### Stated goal 1
Filter the listing below and copy out every line that contains the string "instances".

### Supplied passage
++++++
Due: Thursday, Apr. 27 (by noon, in my mailbox or under my office door, no grace days!)
1. Disk Access Latency (15 points)
Consider a 1 GB 1 platter disk with 512 tracks and 512 sectors per track. The disk spins at 6,000 RPM. Ignore controller latency. Seeking to a random track takes 5ms, but seeking to the next track over takes 1ms.
a. How long would it take to read an 8 MB file if the file was made up of 4 KB pages that were arbitrarily distributed throughout the disk?
b. How long would it take to read the same 8 MB file if its pages were consecutively located on tracks, but if the tracks were randomly located on the platter?
c. How long would it take to read the file if the pages were consecutively located on tracks and the tracks were consecutively located on the disk?
d. Suppose that in addition to reducing seek time, you also wanted to reduce rotational delay. How would you arrange the file on the disk to do this?
++++++
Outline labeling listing
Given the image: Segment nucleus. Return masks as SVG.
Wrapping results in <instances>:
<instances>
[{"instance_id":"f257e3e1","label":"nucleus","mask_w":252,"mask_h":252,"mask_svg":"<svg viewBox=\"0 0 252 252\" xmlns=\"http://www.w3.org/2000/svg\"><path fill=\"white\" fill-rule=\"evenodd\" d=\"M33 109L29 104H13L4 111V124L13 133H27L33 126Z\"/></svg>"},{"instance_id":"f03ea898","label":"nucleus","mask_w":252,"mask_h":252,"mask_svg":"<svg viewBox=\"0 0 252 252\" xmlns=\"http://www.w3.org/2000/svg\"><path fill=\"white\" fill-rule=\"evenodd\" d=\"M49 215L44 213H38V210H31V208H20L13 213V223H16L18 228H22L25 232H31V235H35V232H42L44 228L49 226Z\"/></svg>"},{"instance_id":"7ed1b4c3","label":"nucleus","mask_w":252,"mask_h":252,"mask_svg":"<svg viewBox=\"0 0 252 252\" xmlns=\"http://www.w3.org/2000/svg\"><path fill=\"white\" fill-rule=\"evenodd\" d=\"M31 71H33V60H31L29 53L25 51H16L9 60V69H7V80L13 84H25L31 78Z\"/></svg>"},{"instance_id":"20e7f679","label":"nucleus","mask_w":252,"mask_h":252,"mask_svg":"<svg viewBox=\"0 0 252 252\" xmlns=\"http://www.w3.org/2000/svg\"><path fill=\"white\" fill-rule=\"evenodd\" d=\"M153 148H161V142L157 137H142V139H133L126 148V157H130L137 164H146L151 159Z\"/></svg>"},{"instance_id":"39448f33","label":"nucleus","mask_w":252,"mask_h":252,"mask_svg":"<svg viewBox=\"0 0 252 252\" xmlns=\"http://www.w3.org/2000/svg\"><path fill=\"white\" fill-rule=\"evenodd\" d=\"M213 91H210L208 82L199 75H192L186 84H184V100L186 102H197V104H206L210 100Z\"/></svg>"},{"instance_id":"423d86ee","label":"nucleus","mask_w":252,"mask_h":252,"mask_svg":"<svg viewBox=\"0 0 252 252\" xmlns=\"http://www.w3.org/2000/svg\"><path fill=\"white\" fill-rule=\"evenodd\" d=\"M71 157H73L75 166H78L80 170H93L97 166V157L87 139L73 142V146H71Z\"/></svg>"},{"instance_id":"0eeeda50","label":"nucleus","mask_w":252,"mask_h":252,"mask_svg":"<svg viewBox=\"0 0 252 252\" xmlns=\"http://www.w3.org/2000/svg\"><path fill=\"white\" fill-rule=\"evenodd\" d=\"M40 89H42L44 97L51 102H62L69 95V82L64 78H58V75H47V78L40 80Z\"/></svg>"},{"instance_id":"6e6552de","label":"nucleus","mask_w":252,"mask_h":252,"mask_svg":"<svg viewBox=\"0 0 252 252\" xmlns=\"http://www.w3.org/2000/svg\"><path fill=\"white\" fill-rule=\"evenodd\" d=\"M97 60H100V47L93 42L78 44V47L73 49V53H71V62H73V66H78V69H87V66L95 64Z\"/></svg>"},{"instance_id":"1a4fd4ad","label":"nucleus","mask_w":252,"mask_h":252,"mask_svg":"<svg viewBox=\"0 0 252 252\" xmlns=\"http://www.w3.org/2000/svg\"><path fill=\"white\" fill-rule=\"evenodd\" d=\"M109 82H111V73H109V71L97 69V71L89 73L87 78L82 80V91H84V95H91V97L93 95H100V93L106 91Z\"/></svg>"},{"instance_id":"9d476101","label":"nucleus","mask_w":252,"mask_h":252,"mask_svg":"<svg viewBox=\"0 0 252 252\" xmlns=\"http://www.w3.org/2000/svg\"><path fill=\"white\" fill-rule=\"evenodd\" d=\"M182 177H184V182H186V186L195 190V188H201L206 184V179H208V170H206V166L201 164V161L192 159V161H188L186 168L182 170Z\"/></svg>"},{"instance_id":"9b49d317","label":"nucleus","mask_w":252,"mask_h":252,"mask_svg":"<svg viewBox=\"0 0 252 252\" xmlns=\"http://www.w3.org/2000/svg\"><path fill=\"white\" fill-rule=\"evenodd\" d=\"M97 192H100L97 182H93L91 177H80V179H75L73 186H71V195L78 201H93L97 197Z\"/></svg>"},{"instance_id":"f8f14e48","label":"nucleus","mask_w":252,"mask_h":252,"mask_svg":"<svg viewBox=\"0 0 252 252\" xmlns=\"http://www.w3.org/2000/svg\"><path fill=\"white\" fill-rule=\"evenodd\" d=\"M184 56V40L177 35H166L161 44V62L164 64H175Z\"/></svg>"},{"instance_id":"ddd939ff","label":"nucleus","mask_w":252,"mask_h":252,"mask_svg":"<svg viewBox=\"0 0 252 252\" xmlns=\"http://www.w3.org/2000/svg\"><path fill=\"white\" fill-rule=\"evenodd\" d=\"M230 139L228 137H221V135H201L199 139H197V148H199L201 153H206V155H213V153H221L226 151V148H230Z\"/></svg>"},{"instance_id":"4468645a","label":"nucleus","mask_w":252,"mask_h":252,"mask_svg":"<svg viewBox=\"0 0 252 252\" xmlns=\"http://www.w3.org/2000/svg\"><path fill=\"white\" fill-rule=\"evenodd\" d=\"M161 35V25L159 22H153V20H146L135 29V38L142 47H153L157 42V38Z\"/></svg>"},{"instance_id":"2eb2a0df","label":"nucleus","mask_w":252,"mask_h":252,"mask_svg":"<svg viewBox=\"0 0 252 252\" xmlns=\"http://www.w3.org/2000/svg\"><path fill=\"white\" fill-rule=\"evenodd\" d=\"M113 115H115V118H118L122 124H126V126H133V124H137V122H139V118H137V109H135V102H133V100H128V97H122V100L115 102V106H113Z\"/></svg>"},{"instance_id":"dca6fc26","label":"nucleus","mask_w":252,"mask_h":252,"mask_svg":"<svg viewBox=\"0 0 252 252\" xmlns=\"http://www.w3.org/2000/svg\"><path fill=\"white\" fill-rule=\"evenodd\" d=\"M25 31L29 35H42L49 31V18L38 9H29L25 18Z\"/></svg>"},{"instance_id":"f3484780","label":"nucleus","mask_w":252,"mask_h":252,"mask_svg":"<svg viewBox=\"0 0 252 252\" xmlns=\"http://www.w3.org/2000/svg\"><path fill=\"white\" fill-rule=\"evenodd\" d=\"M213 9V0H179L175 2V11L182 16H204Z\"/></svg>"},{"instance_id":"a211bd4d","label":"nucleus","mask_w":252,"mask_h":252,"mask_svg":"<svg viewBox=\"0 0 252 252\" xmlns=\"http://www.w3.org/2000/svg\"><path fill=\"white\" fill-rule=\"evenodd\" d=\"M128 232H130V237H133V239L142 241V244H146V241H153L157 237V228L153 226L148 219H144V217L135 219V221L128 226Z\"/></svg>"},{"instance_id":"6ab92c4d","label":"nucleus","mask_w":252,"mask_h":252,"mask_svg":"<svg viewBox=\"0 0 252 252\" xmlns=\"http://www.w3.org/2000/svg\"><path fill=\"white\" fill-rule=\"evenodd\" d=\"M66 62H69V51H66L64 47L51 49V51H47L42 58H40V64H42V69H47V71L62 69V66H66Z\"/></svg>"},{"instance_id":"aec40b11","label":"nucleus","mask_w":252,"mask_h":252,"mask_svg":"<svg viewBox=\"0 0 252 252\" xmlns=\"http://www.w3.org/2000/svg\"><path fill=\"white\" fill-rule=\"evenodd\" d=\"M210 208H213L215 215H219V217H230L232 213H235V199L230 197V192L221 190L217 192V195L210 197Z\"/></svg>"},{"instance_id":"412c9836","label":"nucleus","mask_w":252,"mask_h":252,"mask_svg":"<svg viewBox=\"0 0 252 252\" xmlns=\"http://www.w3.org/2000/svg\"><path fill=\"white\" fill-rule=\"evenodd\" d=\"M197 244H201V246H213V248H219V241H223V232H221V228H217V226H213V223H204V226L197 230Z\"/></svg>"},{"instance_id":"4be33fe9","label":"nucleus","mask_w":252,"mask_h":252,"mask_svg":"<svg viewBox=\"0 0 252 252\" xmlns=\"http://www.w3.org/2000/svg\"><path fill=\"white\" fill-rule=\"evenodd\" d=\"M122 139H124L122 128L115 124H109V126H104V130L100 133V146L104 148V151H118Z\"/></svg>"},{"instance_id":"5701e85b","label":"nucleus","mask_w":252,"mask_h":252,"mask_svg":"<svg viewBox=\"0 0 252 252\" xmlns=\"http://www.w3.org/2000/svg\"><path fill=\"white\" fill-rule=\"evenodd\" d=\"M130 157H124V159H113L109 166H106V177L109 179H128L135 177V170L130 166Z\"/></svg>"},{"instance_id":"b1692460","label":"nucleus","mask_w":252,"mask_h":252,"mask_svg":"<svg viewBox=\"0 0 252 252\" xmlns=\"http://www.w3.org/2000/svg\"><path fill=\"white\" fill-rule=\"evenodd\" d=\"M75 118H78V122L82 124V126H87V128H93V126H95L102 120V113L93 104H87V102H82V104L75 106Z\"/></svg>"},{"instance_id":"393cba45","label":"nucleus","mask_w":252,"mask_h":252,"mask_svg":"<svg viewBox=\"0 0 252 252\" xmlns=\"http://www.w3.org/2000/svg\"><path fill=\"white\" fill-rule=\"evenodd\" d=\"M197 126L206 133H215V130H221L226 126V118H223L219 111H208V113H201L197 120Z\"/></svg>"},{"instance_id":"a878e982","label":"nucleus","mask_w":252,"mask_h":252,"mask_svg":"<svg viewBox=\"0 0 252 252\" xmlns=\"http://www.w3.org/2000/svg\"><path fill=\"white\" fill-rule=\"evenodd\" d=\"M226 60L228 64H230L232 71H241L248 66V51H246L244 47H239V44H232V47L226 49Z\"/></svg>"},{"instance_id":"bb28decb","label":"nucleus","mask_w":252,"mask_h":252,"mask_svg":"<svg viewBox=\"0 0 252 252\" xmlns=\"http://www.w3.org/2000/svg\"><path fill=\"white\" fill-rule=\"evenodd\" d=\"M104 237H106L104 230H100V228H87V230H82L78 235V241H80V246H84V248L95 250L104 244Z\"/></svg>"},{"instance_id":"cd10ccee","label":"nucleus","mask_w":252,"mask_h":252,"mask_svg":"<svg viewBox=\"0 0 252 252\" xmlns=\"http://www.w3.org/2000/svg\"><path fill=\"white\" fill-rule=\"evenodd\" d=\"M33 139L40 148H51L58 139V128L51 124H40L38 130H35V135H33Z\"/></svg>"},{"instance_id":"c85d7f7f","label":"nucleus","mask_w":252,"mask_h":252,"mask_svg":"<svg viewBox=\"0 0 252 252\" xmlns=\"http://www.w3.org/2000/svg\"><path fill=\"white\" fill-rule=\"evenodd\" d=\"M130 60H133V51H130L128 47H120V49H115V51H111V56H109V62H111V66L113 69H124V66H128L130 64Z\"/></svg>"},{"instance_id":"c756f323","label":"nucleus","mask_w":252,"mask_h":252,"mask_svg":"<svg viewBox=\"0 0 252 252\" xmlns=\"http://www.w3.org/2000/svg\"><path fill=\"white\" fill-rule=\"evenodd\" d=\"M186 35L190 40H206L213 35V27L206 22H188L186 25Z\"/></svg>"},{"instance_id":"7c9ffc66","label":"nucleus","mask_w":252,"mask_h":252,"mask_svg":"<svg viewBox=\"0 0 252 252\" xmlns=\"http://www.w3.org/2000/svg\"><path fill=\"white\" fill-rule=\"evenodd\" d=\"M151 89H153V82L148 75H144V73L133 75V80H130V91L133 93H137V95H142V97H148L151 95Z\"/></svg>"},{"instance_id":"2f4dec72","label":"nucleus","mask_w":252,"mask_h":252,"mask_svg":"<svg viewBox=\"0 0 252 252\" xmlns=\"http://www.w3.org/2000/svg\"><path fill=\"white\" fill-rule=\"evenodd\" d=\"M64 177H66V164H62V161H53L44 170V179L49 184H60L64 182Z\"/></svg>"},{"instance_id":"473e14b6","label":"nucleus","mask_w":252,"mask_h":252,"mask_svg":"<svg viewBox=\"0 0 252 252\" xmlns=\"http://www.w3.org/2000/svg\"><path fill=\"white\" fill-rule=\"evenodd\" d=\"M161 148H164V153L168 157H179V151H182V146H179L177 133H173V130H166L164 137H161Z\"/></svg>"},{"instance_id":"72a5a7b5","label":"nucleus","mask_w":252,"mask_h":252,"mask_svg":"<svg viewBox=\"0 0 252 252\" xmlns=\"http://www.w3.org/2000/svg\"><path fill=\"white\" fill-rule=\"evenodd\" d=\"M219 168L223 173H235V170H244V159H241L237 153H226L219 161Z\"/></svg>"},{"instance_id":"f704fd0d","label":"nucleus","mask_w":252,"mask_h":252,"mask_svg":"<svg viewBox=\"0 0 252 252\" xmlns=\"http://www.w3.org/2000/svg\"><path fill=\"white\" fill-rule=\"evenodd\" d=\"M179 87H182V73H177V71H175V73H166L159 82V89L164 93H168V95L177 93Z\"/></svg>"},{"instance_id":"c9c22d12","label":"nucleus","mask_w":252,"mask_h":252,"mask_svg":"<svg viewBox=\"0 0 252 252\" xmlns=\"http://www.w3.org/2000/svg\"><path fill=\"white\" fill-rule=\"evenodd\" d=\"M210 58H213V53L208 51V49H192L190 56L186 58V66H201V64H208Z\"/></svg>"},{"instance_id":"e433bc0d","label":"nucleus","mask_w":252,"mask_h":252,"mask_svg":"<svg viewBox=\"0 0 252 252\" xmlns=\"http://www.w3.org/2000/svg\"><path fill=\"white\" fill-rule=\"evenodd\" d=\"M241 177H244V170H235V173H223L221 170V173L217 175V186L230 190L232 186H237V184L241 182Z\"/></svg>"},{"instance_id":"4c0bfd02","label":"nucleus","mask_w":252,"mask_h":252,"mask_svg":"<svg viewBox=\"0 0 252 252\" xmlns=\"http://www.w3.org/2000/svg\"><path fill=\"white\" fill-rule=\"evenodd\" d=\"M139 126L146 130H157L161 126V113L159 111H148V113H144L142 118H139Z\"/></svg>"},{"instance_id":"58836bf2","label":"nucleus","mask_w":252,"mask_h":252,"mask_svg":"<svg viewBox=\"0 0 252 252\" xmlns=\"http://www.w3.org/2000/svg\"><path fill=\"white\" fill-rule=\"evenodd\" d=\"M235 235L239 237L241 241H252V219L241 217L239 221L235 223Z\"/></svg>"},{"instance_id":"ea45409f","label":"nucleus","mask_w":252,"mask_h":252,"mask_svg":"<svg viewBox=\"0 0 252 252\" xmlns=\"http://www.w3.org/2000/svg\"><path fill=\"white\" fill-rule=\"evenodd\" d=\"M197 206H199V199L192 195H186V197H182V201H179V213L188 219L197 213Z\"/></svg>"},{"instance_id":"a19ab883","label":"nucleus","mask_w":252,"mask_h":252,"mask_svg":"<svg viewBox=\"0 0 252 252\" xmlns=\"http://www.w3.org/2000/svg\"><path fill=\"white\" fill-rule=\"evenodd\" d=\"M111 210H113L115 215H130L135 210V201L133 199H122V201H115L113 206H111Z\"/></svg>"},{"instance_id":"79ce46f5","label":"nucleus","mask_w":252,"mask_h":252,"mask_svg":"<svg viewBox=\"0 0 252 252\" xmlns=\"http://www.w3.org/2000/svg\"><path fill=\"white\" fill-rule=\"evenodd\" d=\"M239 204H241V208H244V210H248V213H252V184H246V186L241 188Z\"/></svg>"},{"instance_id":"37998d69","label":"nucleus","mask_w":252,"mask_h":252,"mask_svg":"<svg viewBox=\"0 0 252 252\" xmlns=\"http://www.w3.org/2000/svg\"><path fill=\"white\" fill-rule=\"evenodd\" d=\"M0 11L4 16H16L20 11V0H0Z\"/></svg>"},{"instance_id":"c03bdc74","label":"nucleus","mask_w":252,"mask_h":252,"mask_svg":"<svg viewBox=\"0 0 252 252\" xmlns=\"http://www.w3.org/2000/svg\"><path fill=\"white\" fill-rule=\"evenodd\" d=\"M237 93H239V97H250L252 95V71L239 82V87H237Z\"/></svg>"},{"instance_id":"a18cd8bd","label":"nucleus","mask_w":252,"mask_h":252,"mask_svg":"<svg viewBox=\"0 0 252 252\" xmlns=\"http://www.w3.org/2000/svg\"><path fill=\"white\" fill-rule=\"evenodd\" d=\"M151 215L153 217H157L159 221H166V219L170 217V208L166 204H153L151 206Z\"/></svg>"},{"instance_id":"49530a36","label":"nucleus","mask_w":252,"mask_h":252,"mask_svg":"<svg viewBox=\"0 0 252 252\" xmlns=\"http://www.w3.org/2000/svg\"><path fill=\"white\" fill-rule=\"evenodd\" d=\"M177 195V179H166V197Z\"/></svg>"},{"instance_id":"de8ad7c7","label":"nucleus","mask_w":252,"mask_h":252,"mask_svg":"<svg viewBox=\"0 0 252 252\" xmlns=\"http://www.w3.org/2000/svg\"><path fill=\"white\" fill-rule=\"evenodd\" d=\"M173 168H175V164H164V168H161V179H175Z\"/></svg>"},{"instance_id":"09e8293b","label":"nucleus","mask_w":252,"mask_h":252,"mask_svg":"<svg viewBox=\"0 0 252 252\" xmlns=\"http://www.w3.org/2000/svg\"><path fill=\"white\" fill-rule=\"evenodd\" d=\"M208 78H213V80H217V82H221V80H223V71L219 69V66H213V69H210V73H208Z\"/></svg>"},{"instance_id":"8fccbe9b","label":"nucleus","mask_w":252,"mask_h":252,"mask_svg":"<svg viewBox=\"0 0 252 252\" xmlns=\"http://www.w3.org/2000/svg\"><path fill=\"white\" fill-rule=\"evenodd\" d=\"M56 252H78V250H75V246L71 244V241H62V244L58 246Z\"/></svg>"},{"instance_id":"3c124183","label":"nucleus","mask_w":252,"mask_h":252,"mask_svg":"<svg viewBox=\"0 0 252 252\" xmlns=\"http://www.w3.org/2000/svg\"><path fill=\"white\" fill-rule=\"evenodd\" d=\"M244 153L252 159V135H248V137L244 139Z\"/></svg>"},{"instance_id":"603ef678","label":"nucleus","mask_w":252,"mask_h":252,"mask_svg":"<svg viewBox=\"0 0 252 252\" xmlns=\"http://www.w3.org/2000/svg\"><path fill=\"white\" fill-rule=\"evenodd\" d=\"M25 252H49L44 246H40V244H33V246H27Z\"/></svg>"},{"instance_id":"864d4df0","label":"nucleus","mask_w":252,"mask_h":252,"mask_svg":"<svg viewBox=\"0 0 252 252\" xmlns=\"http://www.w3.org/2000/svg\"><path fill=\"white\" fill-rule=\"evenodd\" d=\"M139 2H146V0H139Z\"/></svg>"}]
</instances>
++++++
### Stated goal 2
In the disk latency exercise, how long does seeking to the next track over take?

### Full response 1
Wrapping results in <instances>:
<instances>
</instances>

### Full response 2
1ms.